Но дай то небо всем испытать то, что испытывал тогда Робин…
А она все еще за окном, я чувствую — смотрит на меня через белый узор переплетенных костей, шепчет мне ласковые слова, шепчем, что мы будем вместе…
Не знаю, можно ли рассвет следующего дня назвать рассветом. Казалось, что некто, даривший раньше земле свой свет, умер прошедшую ночью, и теперь слабо пошевелился в последних движеньях своей агонии — еще испускал слабо-слабое тепло своего уже безжизненного тела.
И что-то действительно мрачное и траурное было в низко провисших, точно каменный свод, тяжеленных многоверстных тучах, в которых не было ни единого просвета, и из которых в тоскливом воздухе летели редкие, но крупные темно-серые снежинки.
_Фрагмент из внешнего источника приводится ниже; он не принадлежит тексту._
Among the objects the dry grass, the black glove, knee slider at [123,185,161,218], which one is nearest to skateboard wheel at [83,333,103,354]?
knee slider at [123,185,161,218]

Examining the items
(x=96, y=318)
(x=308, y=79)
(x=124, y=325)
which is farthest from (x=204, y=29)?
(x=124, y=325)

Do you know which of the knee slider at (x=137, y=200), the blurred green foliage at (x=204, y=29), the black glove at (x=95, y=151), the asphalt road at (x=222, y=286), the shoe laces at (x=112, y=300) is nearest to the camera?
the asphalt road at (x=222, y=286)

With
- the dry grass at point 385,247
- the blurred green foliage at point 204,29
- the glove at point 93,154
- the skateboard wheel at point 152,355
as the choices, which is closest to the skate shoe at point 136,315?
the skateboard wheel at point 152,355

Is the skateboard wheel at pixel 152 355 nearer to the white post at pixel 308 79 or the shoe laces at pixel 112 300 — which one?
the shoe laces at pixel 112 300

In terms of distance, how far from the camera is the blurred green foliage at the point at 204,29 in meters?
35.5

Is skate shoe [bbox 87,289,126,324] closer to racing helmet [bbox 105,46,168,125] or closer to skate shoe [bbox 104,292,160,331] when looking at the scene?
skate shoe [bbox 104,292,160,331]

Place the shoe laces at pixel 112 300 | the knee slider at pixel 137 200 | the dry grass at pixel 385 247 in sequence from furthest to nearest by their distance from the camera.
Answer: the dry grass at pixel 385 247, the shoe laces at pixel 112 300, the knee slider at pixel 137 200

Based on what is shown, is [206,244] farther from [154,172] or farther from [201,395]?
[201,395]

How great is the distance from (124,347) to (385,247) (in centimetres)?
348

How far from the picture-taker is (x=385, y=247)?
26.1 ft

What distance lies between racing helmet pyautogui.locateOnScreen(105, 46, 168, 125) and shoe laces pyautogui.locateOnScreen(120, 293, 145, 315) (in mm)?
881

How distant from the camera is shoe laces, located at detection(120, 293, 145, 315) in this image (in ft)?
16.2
Глядя на горы, глядя на теряющиеся в этом сумраке долины, казалось, что весь мир сейчас застонет — и будет стонать горько и безутешно до самой своей кончины.
Троун не собирался стонать, но настроение его было столь же мрачным, как и мир за стенами его дворца. Он очнулся в пиршественной зале, с трескучей головной болью, и велел чтобы ему подали ледяной воды, а так же — окатили всех тех, кто спал еще за столами. Ему подали чан с водою, едва ли не обращенную в лед, и он вылил этот чан себе на голову — тут треснул кулаком по столу и заодно разбил несколько попавшихся блюд, вскочил и стремительно вылетел в коридор, намериваясь прежде всего повидаться со своими гостями, и выяснить захотят ли они, по доброй воли выйти в поход.
В первую очередь он пошел к Фалко. Еще в начале коридора, верно угадав желание короля, подбежал карлик, и перед королем распахнул дверь в мрачные чертоги. Троун стремительно, но и бесшумно вошел, окинул пристальным взором залу: несмотря на зоркость свою, он не сразу увидел хоббита, а тот стоял в дальней части залы, прислонившись лицом к изразцовой стене, и что-то тихо-тихо шептал. Троун бесшумно подошел к нему, и смог расслышать какую-то часть рассуждений:
— …Что же я здесь делаю? И ради чего?.. Будто мне это интересно, будто может принести кому-то пользу… Как же рвется душа к родимой земельке. Если бы вернулся, так бы никогда уже и не уходил от нее, а делал бы тоже, что и отцы, и деды, и прадеды… Ну, а что же делать с сыновьями? Рядом один Робин, да и то — одно слово «рядом», а как придет ему что в голову, так разве же удержишь? Разве же слово мое сможет страсть его любовную сдержать…
В это мгновенье, Троун положил ладонь хоббиту на плечо, а тот даже и не удивился, не вскрикнул, но, когда обернулся, то обнаружилось, что все лицо его заполнено слезами. Он проговорил:
— Государь, вы верите в начертание рока?
— Сейчас я верю в одно: ты пойдешь со мною в поход, и докажешь, какой ты верный вассал. О своей же родине и не вспоминай. Отныне у тебя один государь — Я.
— Хорошо. Мне ничего не остается, как отправиться с вами в этот поход. Но, все-таки, скажите, были в вашем народе такие обреченные, над которыми с самого рожденья тяготило проклятье? Их должны были преследовать зловещие виденья, и, как бы не старались они от них избавиться — все одно: выходило так, что мрачное предначертанье свершалось?..
Троун поморщился, проговорил хрипловатым голосом:
— Да, были такие, черт раздери!.. И ты что — просишь, чтобы я тебе рассказал?!
— Да — быть может их история как-то свяжется с моей…
— Проклятье! Ты дерзкий вассал, если смеешь после пира просить о чем-то у своего господина. Впрочем, сейчас такое все темное, что меня самого на эту историю потянуло — она, преисподняя ее сожги! — небольшая, и я тебе ее расскажу, чтобы ты мне только не докучал, и служил, как верный вассал; и не вбивал себе в голову всякий бред, про труд рабов-земледельцев!